Consider these tissue‑scale patterns:

– Early phase (days–weeks): vascular leakiness, cytokine surges, transient inflammation.
– Intermediate (weeks–months): remodeling of matrix and partial functional recovery.
– Late (months–years): risk of fibrosis or chronic changes if high dose reached sensitive structures.

The throughline is dose distribution over space and time. By shaping beams to conform around targets and by fractionating dose, planners try to tap into tissues’ capacity for coordinated repair while minimizing the conditions that set the stage for lasting change.

Sensations and Side Effects: Acute vs. Late Changes and How the Body Protects Itself

What patients feel is the macro expression of the micro events above. Acute effects arise in tissues with rapid cell turnover or high inflammatory sensitivity. Fatigue is common and multifactorial: a mix of immune signaling, modest metabolic shifts, and the daily routine of treatment. Skin in the beam path may redden, warm, or itch as basal cells and microvessels react. In the mouth and throat, mucositis can make swallowing uncomfortable; in the abdomen, temporary nausea or bowel changes may appear. Most of these calm down after sessions end as epithelial layers repopulate and inflammatory cues quiet.

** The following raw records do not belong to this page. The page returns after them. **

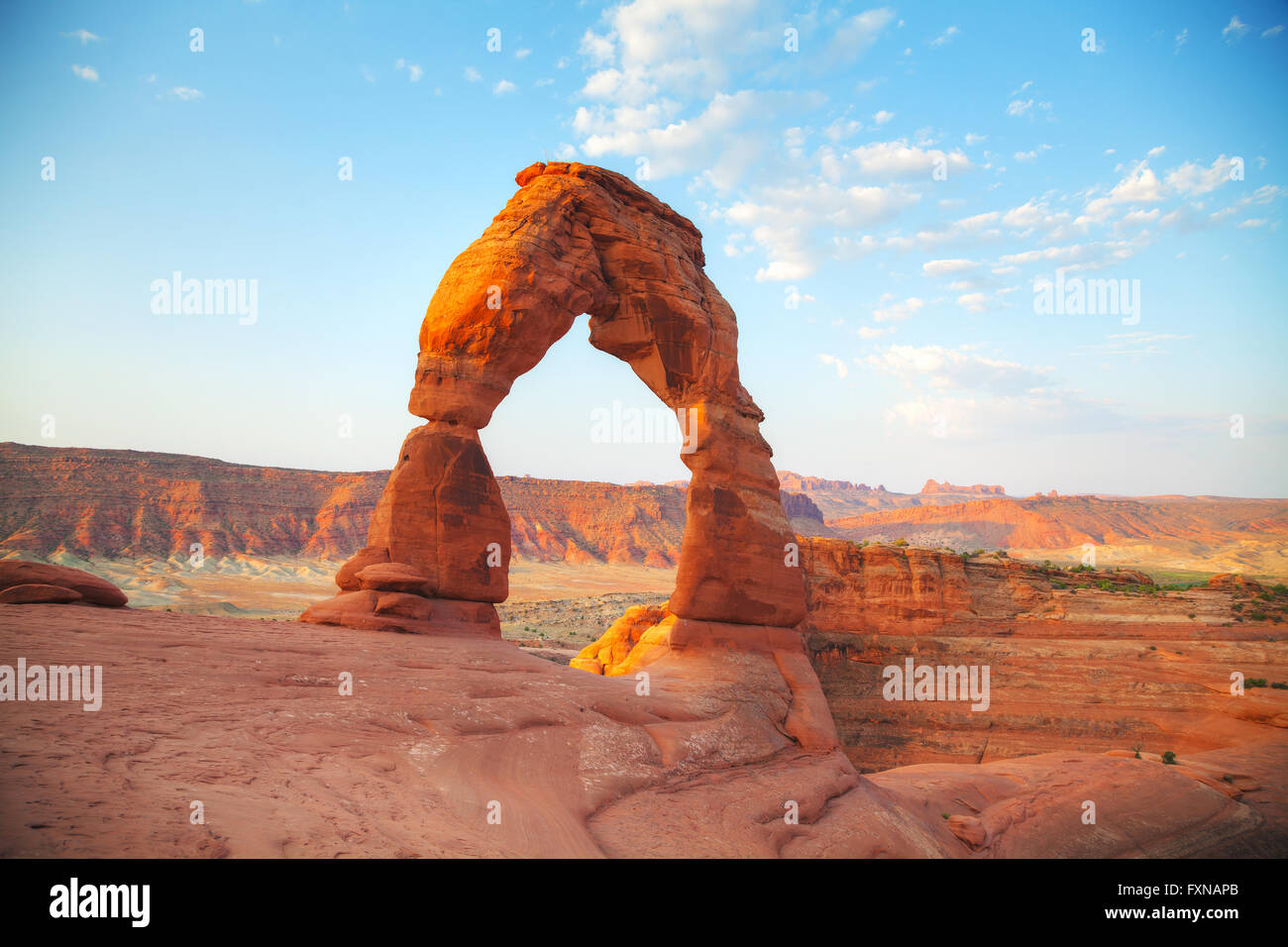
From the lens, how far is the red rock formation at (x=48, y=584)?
413 inches

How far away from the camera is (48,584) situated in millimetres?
10859

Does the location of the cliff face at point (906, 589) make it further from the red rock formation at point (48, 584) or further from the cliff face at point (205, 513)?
the red rock formation at point (48, 584)

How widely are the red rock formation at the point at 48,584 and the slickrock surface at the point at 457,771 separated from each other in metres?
0.56

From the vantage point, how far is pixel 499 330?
1559cm

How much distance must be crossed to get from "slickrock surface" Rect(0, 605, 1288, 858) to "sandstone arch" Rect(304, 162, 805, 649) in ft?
6.10

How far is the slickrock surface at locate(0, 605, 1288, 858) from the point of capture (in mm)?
5129

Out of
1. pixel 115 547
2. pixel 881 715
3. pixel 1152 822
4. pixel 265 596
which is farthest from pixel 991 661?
pixel 115 547

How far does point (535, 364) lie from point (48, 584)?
9893 millimetres

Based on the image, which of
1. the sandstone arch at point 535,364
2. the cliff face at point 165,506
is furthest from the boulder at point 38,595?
the cliff face at point 165,506

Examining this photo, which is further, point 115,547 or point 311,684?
point 115,547

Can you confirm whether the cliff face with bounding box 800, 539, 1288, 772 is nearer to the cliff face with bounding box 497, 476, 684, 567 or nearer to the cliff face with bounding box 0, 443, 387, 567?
the cliff face with bounding box 0, 443, 387, 567

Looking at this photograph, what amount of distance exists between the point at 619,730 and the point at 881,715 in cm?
2243

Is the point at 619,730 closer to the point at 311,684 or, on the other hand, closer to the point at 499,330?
the point at 311,684

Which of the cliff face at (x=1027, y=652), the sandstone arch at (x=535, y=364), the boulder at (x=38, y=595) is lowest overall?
the cliff face at (x=1027, y=652)
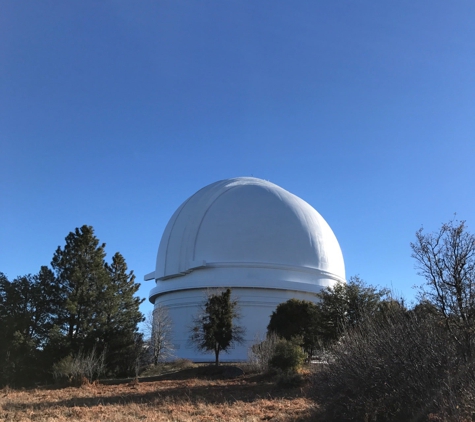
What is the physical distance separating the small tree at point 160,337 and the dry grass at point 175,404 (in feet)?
40.1

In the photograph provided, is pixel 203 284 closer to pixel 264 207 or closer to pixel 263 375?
pixel 264 207

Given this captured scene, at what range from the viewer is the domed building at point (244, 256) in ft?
116

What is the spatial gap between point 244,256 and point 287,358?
1796cm

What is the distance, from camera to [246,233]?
37.5m

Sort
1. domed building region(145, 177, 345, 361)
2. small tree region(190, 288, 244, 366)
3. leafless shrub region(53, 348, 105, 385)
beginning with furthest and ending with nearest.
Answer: domed building region(145, 177, 345, 361), small tree region(190, 288, 244, 366), leafless shrub region(53, 348, 105, 385)

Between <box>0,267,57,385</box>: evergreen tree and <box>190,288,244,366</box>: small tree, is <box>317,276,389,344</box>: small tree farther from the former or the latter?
<box>0,267,57,385</box>: evergreen tree

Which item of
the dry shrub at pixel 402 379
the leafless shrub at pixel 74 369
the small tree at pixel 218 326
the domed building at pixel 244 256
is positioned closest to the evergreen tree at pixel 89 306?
the leafless shrub at pixel 74 369

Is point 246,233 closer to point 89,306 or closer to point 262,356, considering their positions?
point 89,306

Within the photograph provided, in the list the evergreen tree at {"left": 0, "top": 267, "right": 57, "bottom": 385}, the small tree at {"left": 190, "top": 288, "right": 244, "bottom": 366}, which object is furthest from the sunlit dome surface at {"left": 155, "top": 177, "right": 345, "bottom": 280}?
the evergreen tree at {"left": 0, "top": 267, "right": 57, "bottom": 385}

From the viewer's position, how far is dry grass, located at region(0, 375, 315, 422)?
10.9 metres

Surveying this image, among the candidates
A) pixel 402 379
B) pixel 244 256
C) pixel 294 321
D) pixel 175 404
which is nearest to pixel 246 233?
pixel 244 256

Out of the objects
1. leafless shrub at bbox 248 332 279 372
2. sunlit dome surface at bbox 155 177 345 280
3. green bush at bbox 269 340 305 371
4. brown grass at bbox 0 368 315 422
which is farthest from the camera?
sunlit dome surface at bbox 155 177 345 280

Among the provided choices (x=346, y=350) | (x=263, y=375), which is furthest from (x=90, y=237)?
(x=346, y=350)

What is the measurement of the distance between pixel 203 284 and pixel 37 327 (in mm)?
13363
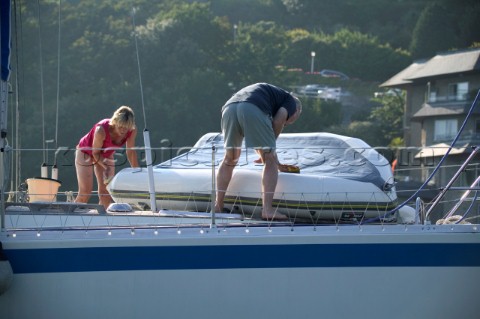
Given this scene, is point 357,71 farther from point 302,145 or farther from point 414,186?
point 302,145

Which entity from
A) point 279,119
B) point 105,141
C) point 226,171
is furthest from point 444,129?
point 226,171

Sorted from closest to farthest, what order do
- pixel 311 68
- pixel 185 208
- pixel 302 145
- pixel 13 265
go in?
1. pixel 13 265
2. pixel 185 208
3. pixel 302 145
4. pixel 311 68

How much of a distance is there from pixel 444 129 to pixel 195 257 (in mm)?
37331

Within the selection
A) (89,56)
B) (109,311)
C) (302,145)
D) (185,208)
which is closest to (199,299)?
(109,311)

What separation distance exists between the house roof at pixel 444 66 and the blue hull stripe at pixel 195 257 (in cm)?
3636

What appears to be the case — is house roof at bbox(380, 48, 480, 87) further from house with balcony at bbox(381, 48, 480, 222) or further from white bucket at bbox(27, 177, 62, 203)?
white bucket at bbox(27, 177, 62, 203)

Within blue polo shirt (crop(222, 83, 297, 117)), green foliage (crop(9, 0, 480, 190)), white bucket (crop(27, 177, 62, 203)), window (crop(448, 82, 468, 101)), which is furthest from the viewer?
window (crop(448, 82, 468, 101))

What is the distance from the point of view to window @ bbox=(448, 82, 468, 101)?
138 feet

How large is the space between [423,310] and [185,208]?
2081 mm

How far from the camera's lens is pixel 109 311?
6492 millimetres

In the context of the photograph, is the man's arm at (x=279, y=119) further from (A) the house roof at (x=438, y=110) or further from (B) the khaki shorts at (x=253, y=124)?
(A) the house roof at (x=438, y=110)

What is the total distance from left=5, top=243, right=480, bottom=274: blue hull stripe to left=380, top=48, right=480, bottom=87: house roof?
36358mm

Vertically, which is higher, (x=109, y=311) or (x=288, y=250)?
(x=288, y=250)

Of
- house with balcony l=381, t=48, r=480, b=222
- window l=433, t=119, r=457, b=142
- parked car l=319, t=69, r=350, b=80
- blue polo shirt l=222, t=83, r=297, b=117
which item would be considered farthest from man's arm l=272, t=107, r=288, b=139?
parked car l=319, t=69, r=350, b=80
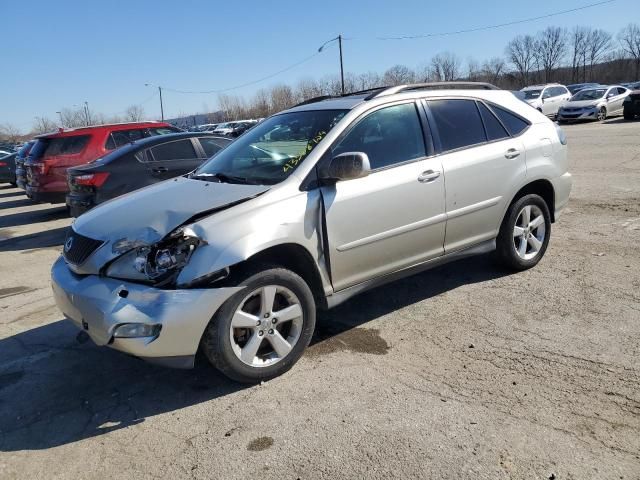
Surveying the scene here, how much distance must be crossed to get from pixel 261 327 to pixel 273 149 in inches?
61.1

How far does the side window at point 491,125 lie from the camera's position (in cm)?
477

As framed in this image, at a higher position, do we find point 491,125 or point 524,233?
point 491,125

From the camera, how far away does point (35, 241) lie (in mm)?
8820

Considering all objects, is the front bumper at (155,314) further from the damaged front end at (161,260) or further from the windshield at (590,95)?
the windshield at (590,95)

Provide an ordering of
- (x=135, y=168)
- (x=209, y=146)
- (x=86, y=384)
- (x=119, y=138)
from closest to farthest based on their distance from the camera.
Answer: (x=86, y=384) → (x=135, y=168) → (x=209, y=146) → (x=119, y=138)

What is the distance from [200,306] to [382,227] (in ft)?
5.00

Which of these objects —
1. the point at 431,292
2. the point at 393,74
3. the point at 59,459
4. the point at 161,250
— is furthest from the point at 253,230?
the point at 393,74

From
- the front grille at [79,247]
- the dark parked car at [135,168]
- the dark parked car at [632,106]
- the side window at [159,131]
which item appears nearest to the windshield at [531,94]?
the dark parked car at [632,106]

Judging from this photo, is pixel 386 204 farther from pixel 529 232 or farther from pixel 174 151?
pixel 174 151

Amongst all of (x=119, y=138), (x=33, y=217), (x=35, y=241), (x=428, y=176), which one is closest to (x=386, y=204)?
(x=428, y=176)

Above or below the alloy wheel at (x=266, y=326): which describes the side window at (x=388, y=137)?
above

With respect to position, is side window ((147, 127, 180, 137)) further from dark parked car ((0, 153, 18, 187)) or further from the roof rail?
dark parked car ((0, 153, 18, 187))

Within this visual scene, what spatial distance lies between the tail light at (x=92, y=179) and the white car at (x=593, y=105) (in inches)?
902

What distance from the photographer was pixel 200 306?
3.08 metres
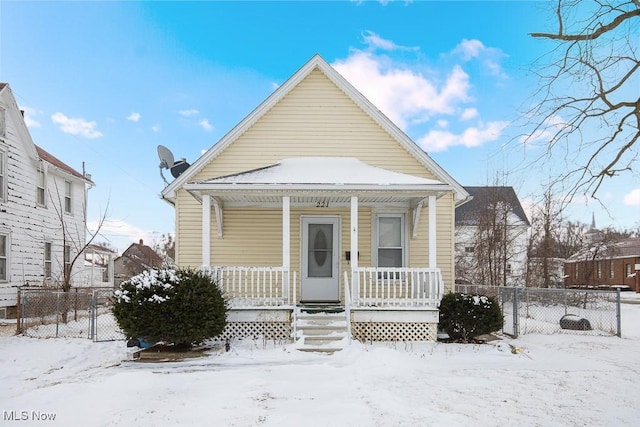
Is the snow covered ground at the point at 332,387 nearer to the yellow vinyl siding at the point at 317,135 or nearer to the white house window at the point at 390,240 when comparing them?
the white house window at the point at 390,240

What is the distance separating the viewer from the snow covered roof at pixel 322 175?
924cm

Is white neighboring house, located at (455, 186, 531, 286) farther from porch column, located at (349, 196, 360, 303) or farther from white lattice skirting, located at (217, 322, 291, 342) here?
white lattice skirting, located at (217, 322, 291, 342)

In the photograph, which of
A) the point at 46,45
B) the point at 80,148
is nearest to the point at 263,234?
the point at 46,45

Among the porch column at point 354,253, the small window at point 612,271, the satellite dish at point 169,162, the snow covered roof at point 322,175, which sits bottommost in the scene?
the small window at point 612,271

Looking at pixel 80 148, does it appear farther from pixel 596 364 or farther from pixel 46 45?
pixel 596 364

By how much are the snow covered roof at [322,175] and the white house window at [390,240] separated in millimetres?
1321

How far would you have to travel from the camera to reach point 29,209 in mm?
15758

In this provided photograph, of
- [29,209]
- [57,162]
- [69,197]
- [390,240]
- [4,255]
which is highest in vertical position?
[57,162]

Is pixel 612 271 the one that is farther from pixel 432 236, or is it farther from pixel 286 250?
pixel 286 250

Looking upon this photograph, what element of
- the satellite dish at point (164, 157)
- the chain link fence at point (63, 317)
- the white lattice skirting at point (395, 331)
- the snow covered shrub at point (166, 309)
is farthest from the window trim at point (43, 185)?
the white lattice skirting at point (395, 331)

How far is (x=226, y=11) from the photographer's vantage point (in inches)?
537

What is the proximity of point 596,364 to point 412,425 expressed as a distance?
474 centimetres

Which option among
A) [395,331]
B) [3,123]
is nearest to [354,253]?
[395,331]

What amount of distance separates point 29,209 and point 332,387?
568 inches
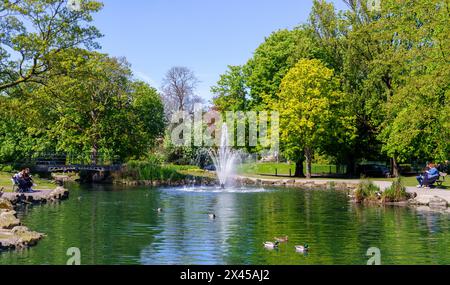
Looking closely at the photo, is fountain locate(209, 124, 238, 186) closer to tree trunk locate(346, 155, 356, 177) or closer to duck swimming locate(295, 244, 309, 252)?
tree trunk locate(346, 155, 356, 177)

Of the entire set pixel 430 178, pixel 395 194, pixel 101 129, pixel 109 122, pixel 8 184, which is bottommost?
pixel 395 194

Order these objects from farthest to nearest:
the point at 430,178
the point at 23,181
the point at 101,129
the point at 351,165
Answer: the point at 351,165 → the point at 101,129 → the point at 430,178 → the point at 23,181

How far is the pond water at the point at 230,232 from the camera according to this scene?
17.2 meters

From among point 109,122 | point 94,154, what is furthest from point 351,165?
point 94,154

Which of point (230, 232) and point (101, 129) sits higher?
point (101, 129)

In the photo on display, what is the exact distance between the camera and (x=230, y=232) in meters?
22.4

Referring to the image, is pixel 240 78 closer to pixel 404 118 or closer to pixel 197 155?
pixel 197 155

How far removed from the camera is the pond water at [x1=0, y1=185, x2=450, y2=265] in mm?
17188

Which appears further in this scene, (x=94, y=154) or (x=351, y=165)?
(x=351, y=165)

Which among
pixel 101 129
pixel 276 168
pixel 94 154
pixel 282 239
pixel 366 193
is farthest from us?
pixel 276 168

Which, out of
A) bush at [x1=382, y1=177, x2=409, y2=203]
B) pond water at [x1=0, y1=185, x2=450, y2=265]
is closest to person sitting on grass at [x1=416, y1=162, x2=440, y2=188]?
bush at [x1=382, y1=177, x2=409, y2=203]

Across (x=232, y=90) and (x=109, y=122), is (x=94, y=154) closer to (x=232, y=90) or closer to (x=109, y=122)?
(x=109, y=122)
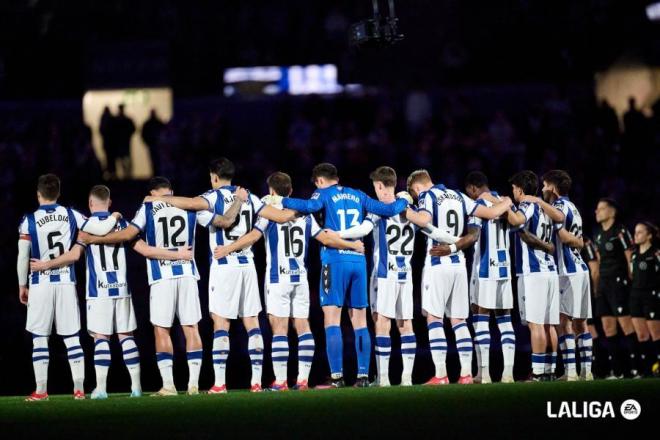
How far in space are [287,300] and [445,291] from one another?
A: 2.01 metres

Late effects emerge more slowly and are closely linked to total dose, dose per fraction, and the volume of normal tissue exposed. They may involve subtle changes—stiffness from fibrosis, reduced gland function, or altered sensation. These risks are managed proactively through careful planning constraints that cap how much dose organs receive. For example, heart and lung regions near chest targets are given strict limits; in the head and neck, salivary glands and swallowing structures receive particular attention. Motion management (breath‑holding or gating) and image guidance help keep dose off critical areas by ensuring the plan matches anatomy each day.

Patients can support their bodies’ defenses in simple, evidence‑aligned ways:

– Gentle skincare in the beam area, avoiding harsh friction or extreme temperatures.
– Balanced nutrition and hydration to fuel repair and maintain weight.
– Light, regular activity—like short walks—to combat fatigue and preserve function.
– Clear communication with the care team about symptoms so adjustments and supportive medicines can be considered.

Acute versus late is not just a timeline; it reflects tissue biology. Rapidly dividing surfaces feel radiation’s presence early; slower, structural tissues declare their response later. Both are influenced by how precisely the dose fits the target and how generously normal tissue is spared. The overall aim is durable tumor control with side effects that are manageable and temporary where possible, anchored by planning discipline and the body’s own capacity to heal.